Integral where 5 is at top, 1 at bottom, of x^5-x^-1/x^2dx

[salu34]

I am in need of help for an integral question:

Integral where 5 is at the top and 1 is at the bottom of the integral sign x^5-x^-1/x^2 dx

Any help would be appreciated.

 

[PAULK]

Re: Integral help

I am in need of help for an integral question:

Integral where 5 is at the top and 1 is at the bottom of the integral sign x^5-x^-1/x^2 dx

Any help would be appreciated.

..........................
Is this it?

{5 x^-1
| [ x^5 - ----- ] dx
}1 x^2

If so, you have:

{5
| [ x^5 - x^-3 ] dx
}1

which should be routine.
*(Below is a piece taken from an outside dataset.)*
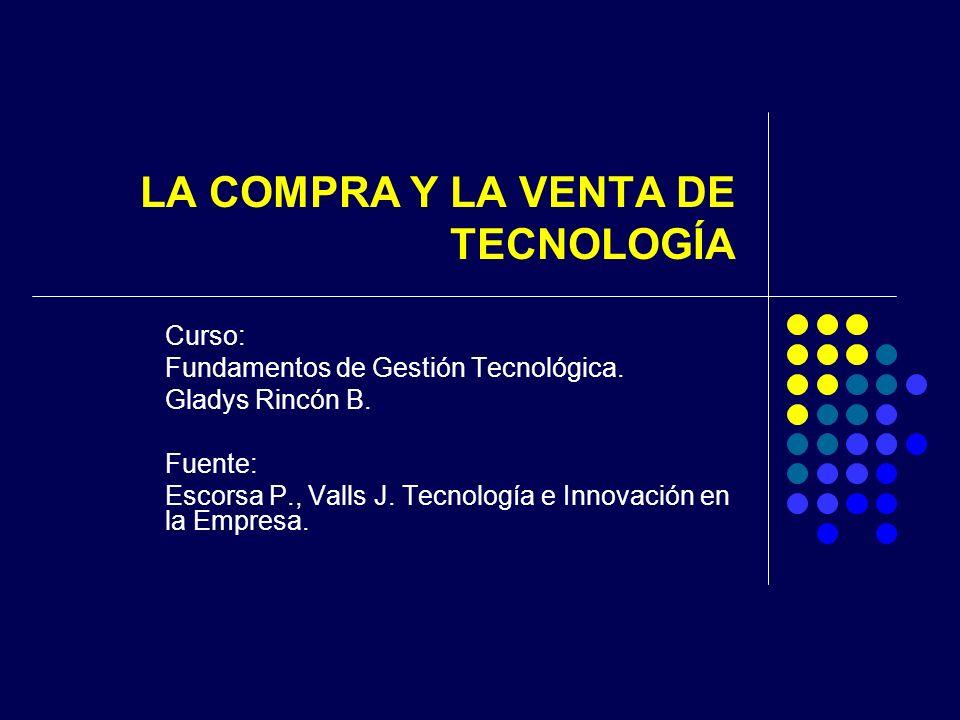 LA COMPRA Y LA VENTA DE TECNOLOGÍA Curso: Fundamentos de Gestión Tecnológica.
But maybe you left out something. [Parentheses, maybe?]

 

[galactus]

Re: Integral help

A little LaTex would make it easier to decipher.

Is it

\(\displaystyle \int_{1}^{5}\frac{x^{5}-x^{-1}}{x^{2}}dx=\int_{1}^{5}\left[x^{3}-\frac{1}{x^{3}}\right]dx\)

 

[salu34]

Re: Integral help

yes thats it. How did you get it to be x^3 - 1/x^3?

 

[galactus]

Re: Integral help

Just the exponent laws. With all due respect, you should have those down pat since you're in calculus.